Do 1939 r. mieszkałam w województwie tarnopolskim, a dokładnie [wieś] Bucyki, 2 km od miasta Grzymałów.

Do 1939 r. jako tako układało się z Ukraińcami, ale jak wkroczyły Ruskie, to Ukraińcy zawładnęły całą władzę w swoje ręce, Polacy nie mieli nigdzie prawa. Ukraińcy razem z Ruskimi zlikwidowały hrabiego [Władysława] Wolańskiego, zabrały jego cały dobytek i podzieliły się pomiędzy siebie. A taka zrobiła się bieda, że w sklepie zabrakło wszystkiego, i z żywności, i z towarów przemysłowych.  Młyny pozamykały,  nie było gdzie zrobić mąki.

Moi rodzice mieli 12 mórg ziemi, nie mieliśmy prawa zabić świniaka, tylko wszystko na sprzedaż. Mój ojciec z sąsiadem zrobiły żarna, żeby zrobić mąki choć na placki, to ukraiński sołtys się dowiedział, przyszedł z policjantem i te żarna połamały, a jak zabiło się po kryjomu świniaka, to policja przyszła i zabrała kawałki mięsa.

Ale to jeszcze nic. Jak Niemcy odbiły Ruskich [w czerwcu 1941 r.], to Ukraińcy zaczęły gorzej wariować, zaczęły organizować strzelcy – to [ich] nazywali Sicz. Wtedy zaczęło się piekło. Razem z Niemcami strzelały Żydów, albo żywcem rzucały ich do dołów i zasypywały ziemią. A nocami zaczęły napadać na polskie rodziny i mordować. Polacy bały się swojej cieni. Wtedy co wieczór zostawialiśmy swój dobytek i uciekaliśmy do miasteczka [Grzymałów], i tam gdzie kto mógł, to nocował, bo tam było większe skupisko Polaków, a rano z powrotem do domu.

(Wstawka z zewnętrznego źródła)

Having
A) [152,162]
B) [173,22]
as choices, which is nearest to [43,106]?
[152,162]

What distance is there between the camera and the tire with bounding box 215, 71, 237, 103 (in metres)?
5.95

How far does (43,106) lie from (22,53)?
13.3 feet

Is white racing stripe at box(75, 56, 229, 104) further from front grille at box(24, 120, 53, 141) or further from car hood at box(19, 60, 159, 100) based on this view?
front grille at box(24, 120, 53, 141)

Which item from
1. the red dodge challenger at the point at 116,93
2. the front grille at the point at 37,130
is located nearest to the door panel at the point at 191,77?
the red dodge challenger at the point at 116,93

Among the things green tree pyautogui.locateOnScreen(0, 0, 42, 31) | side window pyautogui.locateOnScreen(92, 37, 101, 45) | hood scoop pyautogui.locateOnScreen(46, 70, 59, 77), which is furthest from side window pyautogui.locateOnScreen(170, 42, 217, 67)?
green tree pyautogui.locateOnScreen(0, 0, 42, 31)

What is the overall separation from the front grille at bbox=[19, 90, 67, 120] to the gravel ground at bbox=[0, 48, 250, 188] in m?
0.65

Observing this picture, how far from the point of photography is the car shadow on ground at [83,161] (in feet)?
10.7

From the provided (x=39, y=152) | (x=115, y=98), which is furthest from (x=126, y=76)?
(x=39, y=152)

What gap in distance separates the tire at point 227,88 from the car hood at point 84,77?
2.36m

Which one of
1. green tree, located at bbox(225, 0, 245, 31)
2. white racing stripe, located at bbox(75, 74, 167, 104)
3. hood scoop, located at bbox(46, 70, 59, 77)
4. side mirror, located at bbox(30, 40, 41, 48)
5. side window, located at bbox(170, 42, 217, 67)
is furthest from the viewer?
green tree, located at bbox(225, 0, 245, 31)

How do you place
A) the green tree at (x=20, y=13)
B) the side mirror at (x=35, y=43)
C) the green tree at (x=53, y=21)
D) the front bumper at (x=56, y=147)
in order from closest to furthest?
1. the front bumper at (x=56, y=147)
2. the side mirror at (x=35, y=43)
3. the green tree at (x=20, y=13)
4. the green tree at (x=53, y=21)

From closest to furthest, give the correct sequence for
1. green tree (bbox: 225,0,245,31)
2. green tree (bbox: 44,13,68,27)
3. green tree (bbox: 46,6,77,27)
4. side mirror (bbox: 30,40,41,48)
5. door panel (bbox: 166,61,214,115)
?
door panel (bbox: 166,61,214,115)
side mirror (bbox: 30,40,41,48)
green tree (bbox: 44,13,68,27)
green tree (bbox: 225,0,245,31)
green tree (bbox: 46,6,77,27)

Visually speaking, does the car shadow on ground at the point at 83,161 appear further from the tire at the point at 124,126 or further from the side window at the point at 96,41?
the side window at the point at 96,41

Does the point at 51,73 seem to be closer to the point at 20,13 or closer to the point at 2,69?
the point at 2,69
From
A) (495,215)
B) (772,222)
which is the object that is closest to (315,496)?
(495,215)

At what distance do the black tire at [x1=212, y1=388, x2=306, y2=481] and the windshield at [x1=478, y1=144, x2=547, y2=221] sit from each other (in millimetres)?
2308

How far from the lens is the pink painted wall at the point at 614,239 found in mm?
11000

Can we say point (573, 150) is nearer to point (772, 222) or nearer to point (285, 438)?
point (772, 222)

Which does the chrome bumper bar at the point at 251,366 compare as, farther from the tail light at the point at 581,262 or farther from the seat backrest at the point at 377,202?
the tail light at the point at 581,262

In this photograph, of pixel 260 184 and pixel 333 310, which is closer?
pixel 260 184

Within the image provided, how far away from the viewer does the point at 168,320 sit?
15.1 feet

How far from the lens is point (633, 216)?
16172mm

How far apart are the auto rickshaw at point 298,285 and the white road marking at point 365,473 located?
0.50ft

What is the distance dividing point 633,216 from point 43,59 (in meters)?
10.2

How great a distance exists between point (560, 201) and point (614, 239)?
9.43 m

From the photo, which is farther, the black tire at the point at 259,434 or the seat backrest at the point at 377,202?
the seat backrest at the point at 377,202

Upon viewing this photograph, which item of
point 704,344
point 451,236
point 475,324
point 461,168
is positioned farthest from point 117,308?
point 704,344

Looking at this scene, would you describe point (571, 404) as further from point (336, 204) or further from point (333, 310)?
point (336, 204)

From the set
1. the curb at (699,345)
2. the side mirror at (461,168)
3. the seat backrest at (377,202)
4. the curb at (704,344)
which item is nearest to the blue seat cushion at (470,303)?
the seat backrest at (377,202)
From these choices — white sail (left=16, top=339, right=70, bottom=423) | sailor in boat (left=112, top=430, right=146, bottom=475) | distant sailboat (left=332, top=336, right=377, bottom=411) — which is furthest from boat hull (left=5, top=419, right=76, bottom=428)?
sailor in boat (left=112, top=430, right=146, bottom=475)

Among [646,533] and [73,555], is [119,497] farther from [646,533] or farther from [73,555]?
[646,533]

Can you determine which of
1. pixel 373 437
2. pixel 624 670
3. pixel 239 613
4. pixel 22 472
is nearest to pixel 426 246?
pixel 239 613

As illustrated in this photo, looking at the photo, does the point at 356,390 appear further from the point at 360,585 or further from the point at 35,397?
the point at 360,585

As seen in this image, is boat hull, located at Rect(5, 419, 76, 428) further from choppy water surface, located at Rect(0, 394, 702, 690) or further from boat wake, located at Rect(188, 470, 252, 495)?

I tak to trwało jakiś czas, ale naszym sąsiadom ta tułaczka się uprzykrzyła, zaczęły nocować w domu. Ale to nie trwało długo. Jednego ranka my wracali z nocki do domu, zauważyliśmy, że u nich otwarte drzwi. Ja poszłam zobaczyć, co one tak rano pootwierali, a ta rodzina cała leżała na podłodze pomordowana. Ja zobaczyła, że tu ucho leży, tam kawałek ciała leży, oczy wykłute, a moja koleżanka 17-letnia Kasia miała obcięte piersi. Ja miałam wtedy 17 lat. Tak się zlękłam, bo nigdy niczego takiego  nie widziałam. Dostałam nerwicy, to jak się zbliżał wieczór, to mną trzęsło jak febra i tak to trwało, aż wyjechaliśmy na zachód.

Ale to jeszcze było im mało. Jak zwykle poszliśmy na noc [do miasteczka]. W nocy [z 2 na 3 maja 1945 r.] zobaczyliśmy łuny, nasza wioska cała w płomieniach, nikt nie ratował, rano zastaliśmy tylko zgliszcza.

Jak Niemcy zaczęły uciekać, przyszły z powrotem Ruskie i zaczęły mobilizować do wojska wszystkich mężczyzn. Poszedł i mój ojciec. A morderstwa dalej się trafiały, ale już mniej. I Ruskie dały do wiadomości, że Polacy mogą się pisać i wyjeżdżać na zachód, bo to ziemia ukraińska. I ojciec napisał to samo, żeby zostawiać wszystko i uciekać z duszą,  on na nas czeka, bo do domu bał się jechać. Co nam można było zabrać? Dały nam jeden wagon, tak zwana lora, bez dachu, na pięć rodzin, to wzięliśmy trochę zboża, mąki i ciuchy, jakie tam były, a to [była] reszta. Co się nie spaliło, to zostało. Wyjechaliśmy 1 października 1945 r., zajechaliśmy do Żmigrodu 1 listopada. Po drodze nasz transport miał długie postoje, nawet 4 albo 5 dni, to my wtedy wysiadały, gotowałyśmy polowy obiad, szliśmy gdzie był strumyk, tośmy się myły i prały. Nie wiem co by było dalej – tak nas wszy przysiadły, że nie można było wszystkich powyrzucać, tak było [ich] dużo. Dojechaliśmy do Żmigrodu, to nasze żołnierze już czekały, bo dowiedziały się, że nasz transport [tam] skierowany. Był i mój ojciec. (…)

Co ważniejsze napisała i jeszcze chcę powiedzieć, że Rukich tak się nie bałam, jak Ukraińców i Niemców. To, że my stamtąd wyjechali, to przez Ukraińców, to one powinny nam dać odszkodowanie, a nie Ruskie.